Una de las razones por las que hubo tantas tormentas este año fue la formación de un patrón climático de La Niña en el Pacífico, lo que genera menos vientos en el Atlántico que pueden evitar que las tormentas se conviertan en huracanes.

Pero varias tormentas también mostraron características que los científicos asocian con el cambio climático: intensificarse rápidamente, moverse lentamente y arrojar grandes cantidades de lluvia. Todas esas cosas vuelven a calentarse.

“Lo primero y más importante de la temporada, el Océano Atlántico ha sido anormalmente cálido y no hay duda de que ha impulsado la temporada de huracanes hiperactivos”, dice Kossin.

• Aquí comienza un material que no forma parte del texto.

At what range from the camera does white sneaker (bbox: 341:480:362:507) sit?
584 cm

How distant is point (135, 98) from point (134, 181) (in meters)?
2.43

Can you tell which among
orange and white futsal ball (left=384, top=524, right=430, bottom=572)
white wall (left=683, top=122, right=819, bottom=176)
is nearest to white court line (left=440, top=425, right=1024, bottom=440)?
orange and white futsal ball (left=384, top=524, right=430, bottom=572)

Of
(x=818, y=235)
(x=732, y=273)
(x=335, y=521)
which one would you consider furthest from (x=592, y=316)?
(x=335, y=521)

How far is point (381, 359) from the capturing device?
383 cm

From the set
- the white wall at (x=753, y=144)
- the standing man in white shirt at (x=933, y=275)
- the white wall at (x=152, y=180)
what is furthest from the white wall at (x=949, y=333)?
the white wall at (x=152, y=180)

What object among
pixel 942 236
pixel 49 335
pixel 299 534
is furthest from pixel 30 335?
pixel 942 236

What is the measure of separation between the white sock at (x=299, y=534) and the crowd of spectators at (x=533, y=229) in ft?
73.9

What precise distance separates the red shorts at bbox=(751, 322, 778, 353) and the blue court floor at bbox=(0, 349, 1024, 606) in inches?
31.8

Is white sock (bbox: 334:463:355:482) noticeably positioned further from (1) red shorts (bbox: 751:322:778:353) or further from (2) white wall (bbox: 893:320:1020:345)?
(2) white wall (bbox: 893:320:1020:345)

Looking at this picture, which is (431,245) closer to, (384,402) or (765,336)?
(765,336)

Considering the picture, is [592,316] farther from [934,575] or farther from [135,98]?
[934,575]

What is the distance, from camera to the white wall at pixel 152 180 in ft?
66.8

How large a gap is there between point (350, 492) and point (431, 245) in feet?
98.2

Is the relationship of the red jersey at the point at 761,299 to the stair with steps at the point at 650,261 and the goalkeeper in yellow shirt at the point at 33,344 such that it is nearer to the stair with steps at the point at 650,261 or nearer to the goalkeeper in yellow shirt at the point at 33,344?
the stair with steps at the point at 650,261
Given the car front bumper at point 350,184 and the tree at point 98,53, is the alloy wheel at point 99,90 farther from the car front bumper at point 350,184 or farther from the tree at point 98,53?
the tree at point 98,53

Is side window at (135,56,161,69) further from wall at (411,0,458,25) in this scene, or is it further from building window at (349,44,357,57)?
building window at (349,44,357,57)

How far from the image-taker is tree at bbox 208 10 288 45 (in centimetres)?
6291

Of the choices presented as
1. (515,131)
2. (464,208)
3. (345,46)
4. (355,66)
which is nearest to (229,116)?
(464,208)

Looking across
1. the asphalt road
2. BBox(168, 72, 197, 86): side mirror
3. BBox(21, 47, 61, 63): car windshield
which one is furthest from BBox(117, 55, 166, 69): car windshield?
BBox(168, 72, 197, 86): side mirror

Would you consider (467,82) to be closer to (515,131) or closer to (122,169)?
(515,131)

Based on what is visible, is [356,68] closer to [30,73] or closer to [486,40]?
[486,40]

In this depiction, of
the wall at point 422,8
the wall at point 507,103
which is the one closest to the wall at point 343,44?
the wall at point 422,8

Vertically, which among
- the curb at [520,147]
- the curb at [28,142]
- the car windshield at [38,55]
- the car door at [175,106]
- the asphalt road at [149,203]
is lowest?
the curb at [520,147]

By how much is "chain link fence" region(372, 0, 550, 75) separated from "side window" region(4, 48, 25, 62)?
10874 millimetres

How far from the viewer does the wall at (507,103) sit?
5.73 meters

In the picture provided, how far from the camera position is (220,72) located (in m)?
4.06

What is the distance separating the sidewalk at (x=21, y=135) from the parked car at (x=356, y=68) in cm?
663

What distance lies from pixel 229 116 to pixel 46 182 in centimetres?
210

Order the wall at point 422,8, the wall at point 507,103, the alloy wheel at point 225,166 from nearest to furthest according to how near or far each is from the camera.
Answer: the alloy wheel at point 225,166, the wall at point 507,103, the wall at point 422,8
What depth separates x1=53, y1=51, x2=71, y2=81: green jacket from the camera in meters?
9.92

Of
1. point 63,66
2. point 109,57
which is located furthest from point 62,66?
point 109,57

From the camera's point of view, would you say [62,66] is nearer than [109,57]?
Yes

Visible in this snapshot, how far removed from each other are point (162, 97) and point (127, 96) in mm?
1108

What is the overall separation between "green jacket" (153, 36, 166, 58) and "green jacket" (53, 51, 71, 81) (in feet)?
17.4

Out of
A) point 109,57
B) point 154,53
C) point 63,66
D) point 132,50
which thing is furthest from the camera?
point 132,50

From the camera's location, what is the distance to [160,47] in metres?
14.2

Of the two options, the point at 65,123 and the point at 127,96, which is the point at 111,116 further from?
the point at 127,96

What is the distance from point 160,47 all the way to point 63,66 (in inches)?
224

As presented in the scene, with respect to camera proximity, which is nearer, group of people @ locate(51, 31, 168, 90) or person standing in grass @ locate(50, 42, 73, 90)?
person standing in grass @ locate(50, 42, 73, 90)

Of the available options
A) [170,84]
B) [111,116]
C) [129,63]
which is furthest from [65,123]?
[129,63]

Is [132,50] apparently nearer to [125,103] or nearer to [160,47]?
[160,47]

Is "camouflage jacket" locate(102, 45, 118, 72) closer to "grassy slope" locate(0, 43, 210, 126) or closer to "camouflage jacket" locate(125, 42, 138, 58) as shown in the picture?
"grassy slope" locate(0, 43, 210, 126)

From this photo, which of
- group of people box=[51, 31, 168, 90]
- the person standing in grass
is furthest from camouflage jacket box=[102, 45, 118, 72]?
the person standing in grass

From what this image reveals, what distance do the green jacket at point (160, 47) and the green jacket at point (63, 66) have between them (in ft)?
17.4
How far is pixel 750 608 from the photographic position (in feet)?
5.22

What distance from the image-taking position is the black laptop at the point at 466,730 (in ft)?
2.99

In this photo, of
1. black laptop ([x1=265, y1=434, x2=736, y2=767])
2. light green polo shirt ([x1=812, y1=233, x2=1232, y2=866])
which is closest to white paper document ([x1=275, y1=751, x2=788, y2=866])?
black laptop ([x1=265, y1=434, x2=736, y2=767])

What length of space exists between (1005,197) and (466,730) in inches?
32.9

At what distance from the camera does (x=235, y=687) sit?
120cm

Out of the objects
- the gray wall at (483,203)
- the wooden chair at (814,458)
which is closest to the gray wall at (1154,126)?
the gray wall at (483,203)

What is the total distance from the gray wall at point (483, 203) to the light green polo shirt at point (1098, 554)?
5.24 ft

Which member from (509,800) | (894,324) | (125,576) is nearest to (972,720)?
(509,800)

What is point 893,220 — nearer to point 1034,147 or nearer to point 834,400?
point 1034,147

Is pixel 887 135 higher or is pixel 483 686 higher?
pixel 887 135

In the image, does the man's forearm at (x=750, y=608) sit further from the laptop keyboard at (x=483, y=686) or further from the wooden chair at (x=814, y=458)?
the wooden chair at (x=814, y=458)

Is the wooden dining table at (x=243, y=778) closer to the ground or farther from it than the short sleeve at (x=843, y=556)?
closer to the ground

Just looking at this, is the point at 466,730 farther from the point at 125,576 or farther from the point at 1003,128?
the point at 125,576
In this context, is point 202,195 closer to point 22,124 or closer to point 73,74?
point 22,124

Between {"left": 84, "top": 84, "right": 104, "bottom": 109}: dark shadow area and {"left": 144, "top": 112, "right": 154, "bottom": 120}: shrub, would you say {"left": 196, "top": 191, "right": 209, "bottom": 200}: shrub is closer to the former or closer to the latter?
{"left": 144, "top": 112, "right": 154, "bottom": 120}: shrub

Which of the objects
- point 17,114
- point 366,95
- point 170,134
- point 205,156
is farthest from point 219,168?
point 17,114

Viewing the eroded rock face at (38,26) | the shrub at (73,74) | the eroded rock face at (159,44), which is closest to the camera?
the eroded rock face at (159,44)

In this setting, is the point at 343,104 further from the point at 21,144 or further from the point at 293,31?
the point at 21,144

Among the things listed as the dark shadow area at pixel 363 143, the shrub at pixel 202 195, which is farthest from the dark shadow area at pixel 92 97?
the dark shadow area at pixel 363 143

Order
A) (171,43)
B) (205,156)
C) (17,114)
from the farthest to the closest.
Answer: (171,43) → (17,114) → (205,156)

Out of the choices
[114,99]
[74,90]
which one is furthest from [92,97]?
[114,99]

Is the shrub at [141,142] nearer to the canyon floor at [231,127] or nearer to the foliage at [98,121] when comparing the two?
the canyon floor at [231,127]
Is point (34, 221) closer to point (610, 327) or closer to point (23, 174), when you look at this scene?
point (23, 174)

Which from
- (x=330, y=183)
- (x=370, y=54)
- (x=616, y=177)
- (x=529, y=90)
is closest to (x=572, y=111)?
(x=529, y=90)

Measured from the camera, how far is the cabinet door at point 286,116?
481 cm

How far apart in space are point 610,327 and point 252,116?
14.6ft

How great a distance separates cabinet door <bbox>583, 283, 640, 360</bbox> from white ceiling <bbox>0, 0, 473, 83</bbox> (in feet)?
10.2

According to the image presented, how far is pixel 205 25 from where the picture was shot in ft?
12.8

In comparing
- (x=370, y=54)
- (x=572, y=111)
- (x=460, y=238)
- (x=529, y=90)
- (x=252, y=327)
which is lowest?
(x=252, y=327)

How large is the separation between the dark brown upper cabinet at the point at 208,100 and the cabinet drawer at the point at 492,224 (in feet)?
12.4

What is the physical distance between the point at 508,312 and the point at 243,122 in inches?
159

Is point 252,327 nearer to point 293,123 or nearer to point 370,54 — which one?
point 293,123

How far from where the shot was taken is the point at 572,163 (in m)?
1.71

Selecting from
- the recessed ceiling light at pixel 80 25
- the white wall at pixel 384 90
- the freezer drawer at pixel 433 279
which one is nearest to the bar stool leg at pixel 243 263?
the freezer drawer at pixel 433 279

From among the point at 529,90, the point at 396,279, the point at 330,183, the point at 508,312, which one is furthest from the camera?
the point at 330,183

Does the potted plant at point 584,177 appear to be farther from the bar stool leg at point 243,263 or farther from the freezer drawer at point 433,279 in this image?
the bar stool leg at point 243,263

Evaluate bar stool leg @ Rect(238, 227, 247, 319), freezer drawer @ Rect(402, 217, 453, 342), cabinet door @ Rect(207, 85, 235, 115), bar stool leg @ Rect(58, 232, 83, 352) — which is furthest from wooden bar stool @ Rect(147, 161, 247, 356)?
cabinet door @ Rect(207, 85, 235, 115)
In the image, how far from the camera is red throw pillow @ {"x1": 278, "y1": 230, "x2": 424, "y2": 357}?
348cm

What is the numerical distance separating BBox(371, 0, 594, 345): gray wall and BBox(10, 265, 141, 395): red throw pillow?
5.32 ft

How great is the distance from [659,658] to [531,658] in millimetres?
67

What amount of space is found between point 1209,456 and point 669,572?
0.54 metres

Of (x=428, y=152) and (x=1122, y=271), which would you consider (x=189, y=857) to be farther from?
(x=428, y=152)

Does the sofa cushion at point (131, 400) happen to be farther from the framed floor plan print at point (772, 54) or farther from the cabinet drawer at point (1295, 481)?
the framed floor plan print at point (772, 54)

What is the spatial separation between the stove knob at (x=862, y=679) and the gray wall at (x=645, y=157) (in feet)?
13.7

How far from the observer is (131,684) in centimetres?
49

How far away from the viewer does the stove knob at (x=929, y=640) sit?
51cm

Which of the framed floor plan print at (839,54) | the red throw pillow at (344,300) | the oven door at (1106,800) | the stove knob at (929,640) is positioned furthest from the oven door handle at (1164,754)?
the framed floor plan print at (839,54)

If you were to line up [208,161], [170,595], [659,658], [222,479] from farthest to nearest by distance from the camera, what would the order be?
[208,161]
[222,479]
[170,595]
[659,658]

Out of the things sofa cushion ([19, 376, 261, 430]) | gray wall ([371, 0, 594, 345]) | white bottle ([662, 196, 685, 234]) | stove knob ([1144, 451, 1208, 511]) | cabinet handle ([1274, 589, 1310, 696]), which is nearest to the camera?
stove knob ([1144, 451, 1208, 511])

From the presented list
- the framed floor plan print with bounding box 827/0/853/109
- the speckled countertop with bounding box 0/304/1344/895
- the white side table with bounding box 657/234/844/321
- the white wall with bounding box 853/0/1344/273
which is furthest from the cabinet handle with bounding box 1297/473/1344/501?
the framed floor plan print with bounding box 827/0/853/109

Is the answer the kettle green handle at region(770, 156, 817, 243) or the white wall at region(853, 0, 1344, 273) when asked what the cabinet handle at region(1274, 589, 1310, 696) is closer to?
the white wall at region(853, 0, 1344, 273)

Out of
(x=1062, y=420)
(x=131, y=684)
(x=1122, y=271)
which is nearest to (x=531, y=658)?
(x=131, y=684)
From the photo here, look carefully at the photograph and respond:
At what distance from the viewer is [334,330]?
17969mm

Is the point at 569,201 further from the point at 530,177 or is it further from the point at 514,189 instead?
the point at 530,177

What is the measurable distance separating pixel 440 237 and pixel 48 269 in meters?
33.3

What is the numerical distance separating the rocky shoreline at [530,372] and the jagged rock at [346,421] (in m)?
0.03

El cambio climático definitivamente está contribuyendo al calor anómalo: las temperaturas promedio de la superficie del mar han aumentado constantemente desde fines del siglo XIX. Pero la NOAA atribuye parte del calor inusual de este año a un ciclo climático natural llamado Oscilación Multidecadal del Atlántico (AMO) , que hace que el Océano Atlántico Norte sea más cálido o más frío cada pocas décadas. Los científicos no están seguros de qué influencia es mayor: el cambio climático o la AMO.

De cualquier manera, el agua tibia actúa como combustible para los huracanes y puede conducir a un proceso llamado intensificación rápida, en el cual la velocidad máxima del viento de una tormenta aumenta en al menos 35 mph en menos de 24 horas. Ocho de las tormentas de 2020 experimentaron esta rápida intensificación sobre las cálidas aguas del Mar Caribe y el Golfo de México.